What is needed - Word for word, restate each entry that appears below.

*** Opening Data for analysis ***

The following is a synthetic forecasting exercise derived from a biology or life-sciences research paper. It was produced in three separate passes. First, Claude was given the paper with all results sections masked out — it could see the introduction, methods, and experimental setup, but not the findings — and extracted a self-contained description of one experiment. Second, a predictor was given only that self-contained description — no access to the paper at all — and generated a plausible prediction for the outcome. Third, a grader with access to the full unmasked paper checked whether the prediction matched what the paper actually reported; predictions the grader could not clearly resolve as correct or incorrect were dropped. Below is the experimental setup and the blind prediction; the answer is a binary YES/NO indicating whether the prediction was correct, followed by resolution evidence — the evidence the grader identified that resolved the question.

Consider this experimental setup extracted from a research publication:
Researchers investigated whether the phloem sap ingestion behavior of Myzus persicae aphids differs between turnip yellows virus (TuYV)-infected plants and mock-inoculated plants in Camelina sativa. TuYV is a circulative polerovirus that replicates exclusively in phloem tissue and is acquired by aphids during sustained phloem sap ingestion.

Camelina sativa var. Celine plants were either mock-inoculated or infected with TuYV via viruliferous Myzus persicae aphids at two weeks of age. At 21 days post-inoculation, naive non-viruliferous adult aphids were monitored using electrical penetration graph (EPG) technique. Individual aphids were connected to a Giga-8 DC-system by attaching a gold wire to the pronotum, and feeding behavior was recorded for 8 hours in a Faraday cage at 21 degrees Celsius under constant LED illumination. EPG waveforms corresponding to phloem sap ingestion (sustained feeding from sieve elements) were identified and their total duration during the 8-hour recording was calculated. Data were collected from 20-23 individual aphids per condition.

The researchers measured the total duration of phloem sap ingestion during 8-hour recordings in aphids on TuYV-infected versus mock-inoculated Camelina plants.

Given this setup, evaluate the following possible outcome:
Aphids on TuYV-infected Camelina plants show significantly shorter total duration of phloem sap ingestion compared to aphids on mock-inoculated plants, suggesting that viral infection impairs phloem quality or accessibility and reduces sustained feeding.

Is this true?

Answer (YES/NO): NO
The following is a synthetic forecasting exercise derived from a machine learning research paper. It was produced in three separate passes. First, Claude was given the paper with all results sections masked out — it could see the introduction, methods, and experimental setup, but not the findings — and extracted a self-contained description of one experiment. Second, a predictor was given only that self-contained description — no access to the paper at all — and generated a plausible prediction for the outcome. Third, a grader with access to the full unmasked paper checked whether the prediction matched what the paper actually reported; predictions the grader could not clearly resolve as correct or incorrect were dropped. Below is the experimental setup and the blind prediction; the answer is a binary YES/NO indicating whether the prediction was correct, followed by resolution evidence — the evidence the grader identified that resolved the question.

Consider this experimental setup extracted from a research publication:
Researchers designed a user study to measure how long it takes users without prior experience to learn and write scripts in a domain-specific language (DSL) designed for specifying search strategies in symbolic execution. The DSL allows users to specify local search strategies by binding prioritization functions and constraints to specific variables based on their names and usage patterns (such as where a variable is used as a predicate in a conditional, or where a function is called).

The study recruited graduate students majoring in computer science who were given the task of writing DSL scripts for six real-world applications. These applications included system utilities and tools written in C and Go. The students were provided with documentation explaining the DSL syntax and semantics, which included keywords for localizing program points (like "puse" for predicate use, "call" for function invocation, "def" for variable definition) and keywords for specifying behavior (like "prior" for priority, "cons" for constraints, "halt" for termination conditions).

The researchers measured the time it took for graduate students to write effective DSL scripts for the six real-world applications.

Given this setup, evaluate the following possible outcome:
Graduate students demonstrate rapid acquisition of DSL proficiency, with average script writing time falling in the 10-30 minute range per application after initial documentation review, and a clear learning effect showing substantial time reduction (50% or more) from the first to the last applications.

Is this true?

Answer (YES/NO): NO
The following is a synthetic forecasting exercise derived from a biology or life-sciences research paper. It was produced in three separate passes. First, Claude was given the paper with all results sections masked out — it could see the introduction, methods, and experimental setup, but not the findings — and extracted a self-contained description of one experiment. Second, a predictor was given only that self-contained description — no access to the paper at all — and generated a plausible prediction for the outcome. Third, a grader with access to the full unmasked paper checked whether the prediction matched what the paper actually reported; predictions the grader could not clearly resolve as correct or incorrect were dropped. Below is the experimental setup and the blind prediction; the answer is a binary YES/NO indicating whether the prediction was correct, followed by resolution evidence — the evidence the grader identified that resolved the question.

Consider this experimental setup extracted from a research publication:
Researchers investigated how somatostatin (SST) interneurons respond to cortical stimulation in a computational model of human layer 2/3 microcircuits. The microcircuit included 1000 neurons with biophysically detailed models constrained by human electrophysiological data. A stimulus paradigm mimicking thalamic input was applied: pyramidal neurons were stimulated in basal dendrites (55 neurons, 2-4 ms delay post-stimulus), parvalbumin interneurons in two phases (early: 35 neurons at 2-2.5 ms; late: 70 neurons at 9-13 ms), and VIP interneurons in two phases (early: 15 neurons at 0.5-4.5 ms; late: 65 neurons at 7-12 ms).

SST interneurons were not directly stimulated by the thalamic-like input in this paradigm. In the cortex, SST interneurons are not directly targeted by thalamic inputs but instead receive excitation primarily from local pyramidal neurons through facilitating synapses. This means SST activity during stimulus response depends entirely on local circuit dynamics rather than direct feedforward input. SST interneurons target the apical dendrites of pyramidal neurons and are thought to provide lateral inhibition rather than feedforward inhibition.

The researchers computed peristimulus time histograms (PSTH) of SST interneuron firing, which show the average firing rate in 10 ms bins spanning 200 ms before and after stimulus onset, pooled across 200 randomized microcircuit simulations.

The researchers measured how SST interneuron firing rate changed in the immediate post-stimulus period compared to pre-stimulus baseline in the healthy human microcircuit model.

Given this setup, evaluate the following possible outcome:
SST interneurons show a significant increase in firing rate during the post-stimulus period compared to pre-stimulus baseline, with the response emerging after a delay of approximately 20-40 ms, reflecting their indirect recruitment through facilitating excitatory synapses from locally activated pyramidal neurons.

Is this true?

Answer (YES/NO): NO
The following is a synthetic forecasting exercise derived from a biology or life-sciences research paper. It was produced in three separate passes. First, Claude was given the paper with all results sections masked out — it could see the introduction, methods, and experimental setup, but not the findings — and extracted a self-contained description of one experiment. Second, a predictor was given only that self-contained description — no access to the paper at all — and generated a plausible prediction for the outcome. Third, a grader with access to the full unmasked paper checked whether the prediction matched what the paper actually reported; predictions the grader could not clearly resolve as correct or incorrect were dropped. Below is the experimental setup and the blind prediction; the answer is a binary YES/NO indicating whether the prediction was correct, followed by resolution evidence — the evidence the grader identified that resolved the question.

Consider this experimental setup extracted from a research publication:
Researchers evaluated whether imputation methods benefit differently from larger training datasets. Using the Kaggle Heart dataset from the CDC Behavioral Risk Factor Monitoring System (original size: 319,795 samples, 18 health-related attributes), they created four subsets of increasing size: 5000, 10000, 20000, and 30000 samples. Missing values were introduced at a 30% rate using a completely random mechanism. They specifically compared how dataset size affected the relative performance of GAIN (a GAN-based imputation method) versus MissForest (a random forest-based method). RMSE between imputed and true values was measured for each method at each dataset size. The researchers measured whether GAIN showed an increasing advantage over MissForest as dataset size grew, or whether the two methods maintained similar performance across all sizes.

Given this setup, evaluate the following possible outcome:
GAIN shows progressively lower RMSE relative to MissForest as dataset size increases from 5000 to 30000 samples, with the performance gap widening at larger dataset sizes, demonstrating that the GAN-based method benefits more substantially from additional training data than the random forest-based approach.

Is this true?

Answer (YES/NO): NO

*** Closing Data for analysis ***

Response for this exercise -
The following is a synthetic forecasting exercise derived from a biology or life-sciences research paper. It was produced in three separate passes. First, Claude was given the paper with all results sections masked out — it could see the introduction, methods, and experimental setup, but not the findings — and extracted a self-contained description of one experiment. Second, a predictor was given only that self-contained description — no access to the paper at all — and generated a plausible prediction for the outcome. Third, a grader with access to the full unmasked paper checked whether the prediction matched what the paper actually reported; predictions the grader could not clearly resolve as correct or incorrect were dropped. Below is the experimental setup and the blind prediction; the answer is a binary YES/NO indicating whether the prediction was correct, followed by resolution evidence — the evidence the grader identified that resolved the question.

Consider this experimental setup extracted from a research publication:
Researchers investigated whether the phloem sap ingestion behavior of Myzus persicae aphids differs between turnip yellows virus (TuYV)-infected plants and mock-inoculated plants in Camelina sativa. TuYV is a circulative polerovirus that replicates exclusively in phloem tissue and is acquired by aphids during sustained phloem sap ingestion.

Camelina sativa var. Celine plants were either mock-inoculated or infected with TuYV via viruliferous Myzus persicae aphids at two weeks of age. At 21 days post-inoculation, naive non-viruliferous adult aphids were monitored using electrical penetration graph (EPG) technique. Individual aphids were connected to a Giga-8 DC-system by attaching a gold wire to the pronotum, and feeding behavior was recorded for 8 hours in a Faraday cage at 21 degrees Celsius under constant LED illumination. EPG waveforms corresponding to phloem sap ingestion (sustained feeding from sieve elements) were identified and their total duration during the 8-hour recording was calculated. Data were collected from 20-23 individual aphids per condition.

The researchers measured the total duration of phloem sap ingestion during 8-hour recordings in aphids on TuYV-infected versus mock-inoculated Camelina plants.

Given this setup, evaluate the following possible outcome:
Aphids on TuYV-infected Camelina plants show significantly shorter total duration of phloem sap ingestion compared to aphids on mock-inoculated plants, suggesting that viral infection impairs phloem quality or accessibility and reduces sustained feeding.

Is this true?

Answer (YES/NO): NO
The following is a synthetic forecasting exercise derived from a machine learning research paper. It was produced in three separate passes. First, Claude was given the paper with all results sections masked out — it could see the introduction, methods, and experimental setup, but not the findings — and extracted a self-contained description of one experiment. Second, a predictor was given only that self-contained description — no access to the paper at all — and generated a plausible prediction for the outcome. Third, a grader with access to the full unmasked paper checked whether the prediction matched what the paper actually reported; predictions the grader could not clearly resolve as correct or incorrect were dropped. Below is the experimental setup and the blind prediction; the answer is a binary YES/NO indicating whether the prediction was correct, followed by resolution evidence — the evidence the grader identified that resolved the question.

Consider this experimental setup extracted from a research publication:
Researchers designed a user study to measure how long it takes users without prior experience to learn and write scripts in a domain-specific language (DSL) designed for specifying search strategies in symbolic execution. The DSL allows users to specify local search strategies by binding prioritization functions and constraints to specific variables based on their names and usage patterns (such as where a variable is used as a predicate in a conditional, or where a function is called).

The study recruited graduate students majoring in computer science who were given the task of writing DSL scripts for six real-world applications. These applications included system utilities and tools written in C and Go. The students were provided with documentation explaining the DSL syntax and semantics, which included keywords for localizing program points (like "puse" for predicate use, "call" for function invocation, "def" for variable definition) and keywords for specifying behavior (like "prior" for priority, "cons" for constraints, "halt" for termination conditions).

The researchers measured the time it took for graduate students to write effective DSL scripts for the six real-world applications.

Given this setup, evaluate the following possible outcome:
Graduate students demonstrate rapid acquisition of DSL proficiency, with average script writing time falling in the 10-30 minute range per application after initial documentation review, and a clear learning effect showing substantial time reduction (50% or more) from the first to the last applications.

Is this true?

Answer (YES/NO): NO
The following is a synthetic forecasting exercise derived from a biology or life-sciences research paper. It was produced in three separate passes. First, Claude was given the paper with all results sections masked out — it could see the introduction, methods, and experimental setup, but not the findings — and extracted a self-contained description of one experiment. Second, a predictor was given only that self-contained description — no access to the paper at all — and generated a plausible prediction for the outcome. Third, a grader with access to the full unmasked paper checked whether the prediction matched what the paper actually reported; predictions the grader could not clearly resolve as correct or incorrect were dropped. Below is the experimental setup and the blind prediction; the answer is a binary YES/NO indicating whether the prediction was correct, followed by resolution evidence — the evidence the grader identified that resolved the question.

Consider this experimental setup extracted from a research publication:
Researchers investigated how somatostatin (SST) interneurons respond to cortical stimulation in a computational model of human layer 2/3 microcircuits. The microcircuit included 1000 neurons with biophysically detailed models constrained by human electrophysiological data. A stimulus paradigm mimicking thalamic input was applied: pyramidal neurons were stimulated in basal dendrites (55 neurons, 2-4 ms delay post-stimulus), parvalbumin interneurons in two phases (early: 35 neurons at 2-2.5 ms; late: 70 neurons at 9-13 ms), and VIP interneurons in two phases (early: 15 neurons at 0.5-4.5 ms; late: 65 neurons at 7-12 ms).

SST interneurons were not directly stimulated by the thalamic-like input in this paradigm. In the cortex, SST interneurons are not directly targeted by thalamic inputs but instead receive excitation primarily from local pyramidal neurons through facilitating synapses. This means SST activity during stimulus response depends entirely on local circuit dynamics rather than direct feedforward input. SST interneurons target the apical dendrites of pyramidal neurons and are thought to provide lateral inhibition rather than feedforward inhibition.

The researchers computed peristimulus time histograms (PSTH) of SST interneuron firing, which show the average firing rate in 10 ms bins spanning 200 ms before and after stimulus onset, pooled across 200 randomized microcircuit simulations.

The researchers measured how SST interneuron firing rate changed in the immediate post-stimulus period compared to pre-stimulus baseline in the healthy human microcircuit model.

Given this setup, evaluate the following possible outcome:
SST interneurons show a significant increase in firing rate during the post-stimulus period compared to pre-stimulus baseline, with the response emerging after a delay of approximately 20-40 ms, reflecting their indirect recruitment through facilitating excitatory synapses from locally activated pyramidal neurons.

Is this true?

Answer (YES/NO): NO
The following is a synthetic forecasting exercise derived from a biology or life-sciences research paper. It was produced in three separate passes. First, Claude was given the paper with all results sections masked out — it could see the introduction, methods, and experimental setup, but not the findings — and extracted a self-contained description of one experiment. Second, a predictor was given only that self-contained description — no access to the paper at all — and generated a plausible prediction for the outcome. Third, a grader with access to the full unmasked paper checked whether the prediction matched what the paper actually reported; predictions the grader could not clearly resolve as correct or incorrect were dropped. Below is the experimental setup and the blind prediction; the answer is a binary YES/NO indicating whether the prediction was correct, followed by resolution evidence — the evidence the grader identified that resolved the question.

Consider this experimental setup extracted from a research publication:
Researchers evaluated whether imputation methods benefit differently from larger training datasets. Using the Kaggle Heart dataset from the CDC Behavioral Risk Factor Monitoring System (original size: 319,795 samples, 18 health-related attributes), they created four subsets of increasing size: 5000, 10000, 20000, and 30000 samples. Missing values were introduced at a 30% rate using a completely random mechanism. They specifically compared how dataset size affected the relative performance of GAIN (a GAN-based imputation method) versus MissForest (a random forest-based method). RMSE between imputed and true values was measured for each method at each dataset size. The researchers measured whether GAIN showed an increasing advantage over MissForest as dataset size grew, or whether the two methods maintained similar performance across all sizes.

Given this setup, evaluate the following possible outcome:
GAIN shows progressively lower RMSE relative to MissForest as dataset size increases from 5000 to 30000 samples, with the performance gap widening at larger dataset sizes, demonstrating that the GAN-based method benefits more substantially from additional training data than the random forest-based approach.

Is this true?

Answer (YES/NO): NO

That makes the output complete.